Mr. Right called to tell me that he and our Nigerian friend, whom he tutors in English once a week, prayed for me this morning. I will gladly take anybody’s prayers, but there’s a sweetness to the prayers of people from far away places, whose backgrounds and life stories are vastly different from mine, and yet we share the same God who hears our prayers, regardless of our accents.
Other fun ESL moments lately:
-I taught my class all about the World Series. Which they thought was silly, since it’s not really the “world” that plays in it, just North America. How egocentric we must seem to them! Thankfully I’ve got my class fully educated on baseball, and I got to hear Go Rangers! in the most delicious array of accents.
-We have two sweet West African women who have decided that Will and I should get pregnant. Now. They lovingly told me they are praying that we would have FIVE kids (gulp) and that God would make us pregnant now. I asked them if they could kindly ask God to give us three kids instead of five, and if he could give us a little more time to enjoy the carefree newlywed life before we get pregnant… we have some trips to plan first. And my husband is in seminary. But if we make a surprise announcement anytime soon… you can blame my students.
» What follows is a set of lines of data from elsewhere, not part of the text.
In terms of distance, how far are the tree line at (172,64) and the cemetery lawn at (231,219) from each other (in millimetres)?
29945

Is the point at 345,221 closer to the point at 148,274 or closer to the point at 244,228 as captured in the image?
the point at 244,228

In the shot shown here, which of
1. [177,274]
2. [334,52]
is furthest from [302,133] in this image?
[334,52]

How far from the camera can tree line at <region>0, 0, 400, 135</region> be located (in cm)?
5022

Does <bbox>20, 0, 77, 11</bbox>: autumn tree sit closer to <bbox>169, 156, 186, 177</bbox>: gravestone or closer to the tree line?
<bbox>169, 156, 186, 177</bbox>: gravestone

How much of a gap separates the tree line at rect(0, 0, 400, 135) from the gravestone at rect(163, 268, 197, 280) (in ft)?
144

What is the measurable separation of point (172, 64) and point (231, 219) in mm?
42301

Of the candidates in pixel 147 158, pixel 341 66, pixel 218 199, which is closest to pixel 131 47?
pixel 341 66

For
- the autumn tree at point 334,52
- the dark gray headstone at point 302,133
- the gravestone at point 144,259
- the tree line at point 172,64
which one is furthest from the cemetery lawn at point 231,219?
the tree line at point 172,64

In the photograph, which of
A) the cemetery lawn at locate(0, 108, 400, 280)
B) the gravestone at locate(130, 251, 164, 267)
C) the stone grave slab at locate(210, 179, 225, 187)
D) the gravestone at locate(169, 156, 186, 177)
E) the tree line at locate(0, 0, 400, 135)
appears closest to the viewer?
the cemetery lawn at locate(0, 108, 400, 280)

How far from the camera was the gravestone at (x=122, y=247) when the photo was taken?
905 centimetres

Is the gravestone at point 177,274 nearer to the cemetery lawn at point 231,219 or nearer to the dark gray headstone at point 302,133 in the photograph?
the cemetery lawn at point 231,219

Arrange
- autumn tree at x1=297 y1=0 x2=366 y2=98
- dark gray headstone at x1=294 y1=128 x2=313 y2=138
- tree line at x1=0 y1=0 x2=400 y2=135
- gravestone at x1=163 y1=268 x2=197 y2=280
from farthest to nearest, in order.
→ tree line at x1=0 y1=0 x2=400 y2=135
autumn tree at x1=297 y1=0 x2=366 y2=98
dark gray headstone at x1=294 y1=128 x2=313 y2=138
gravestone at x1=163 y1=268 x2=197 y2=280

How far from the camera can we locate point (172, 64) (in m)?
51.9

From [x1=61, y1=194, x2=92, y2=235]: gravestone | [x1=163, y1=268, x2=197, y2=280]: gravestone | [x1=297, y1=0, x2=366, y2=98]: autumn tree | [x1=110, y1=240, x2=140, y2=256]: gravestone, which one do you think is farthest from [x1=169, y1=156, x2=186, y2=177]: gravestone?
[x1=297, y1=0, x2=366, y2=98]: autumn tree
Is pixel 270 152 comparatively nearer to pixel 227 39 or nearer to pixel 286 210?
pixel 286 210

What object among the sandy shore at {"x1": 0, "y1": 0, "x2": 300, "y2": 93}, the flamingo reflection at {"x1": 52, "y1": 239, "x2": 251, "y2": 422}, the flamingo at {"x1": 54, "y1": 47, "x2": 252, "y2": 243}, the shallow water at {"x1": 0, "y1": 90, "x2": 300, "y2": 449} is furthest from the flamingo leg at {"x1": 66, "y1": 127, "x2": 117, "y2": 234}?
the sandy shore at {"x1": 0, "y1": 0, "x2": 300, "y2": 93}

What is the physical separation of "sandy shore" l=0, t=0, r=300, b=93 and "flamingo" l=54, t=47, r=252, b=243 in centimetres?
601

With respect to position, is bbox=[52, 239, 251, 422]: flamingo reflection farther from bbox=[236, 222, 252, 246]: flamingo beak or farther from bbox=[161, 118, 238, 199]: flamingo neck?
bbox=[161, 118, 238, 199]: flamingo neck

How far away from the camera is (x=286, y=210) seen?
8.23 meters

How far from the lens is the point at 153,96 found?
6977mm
-I showed one of those same women a picture of me holding my niece, and she happily exclaimed “Your arms look fat in that picture!” Like it was the greatest thing in the world! I saw the look of amusement horror surprise on Mr. Right’s face as I tried to remind myself that in many cultures around the world, being fat is a sign of beauty.
If you think of it, please add my sweet students to your prayer list. They face some very real challenges as they experience culture shock, children who struggle to adjust to new schools, adults who need jobs, and the ability to communicate well so they can be taken seriously in their new home.
My entire life I wanted to be an English teacher. As a little girl I played school with my poor, helpless, bossed-around younger sisters, and as a college student I wavered between majoring in English and journalism, changing my major five times as I tried to decide between a career as a teacher and joining the world of communications.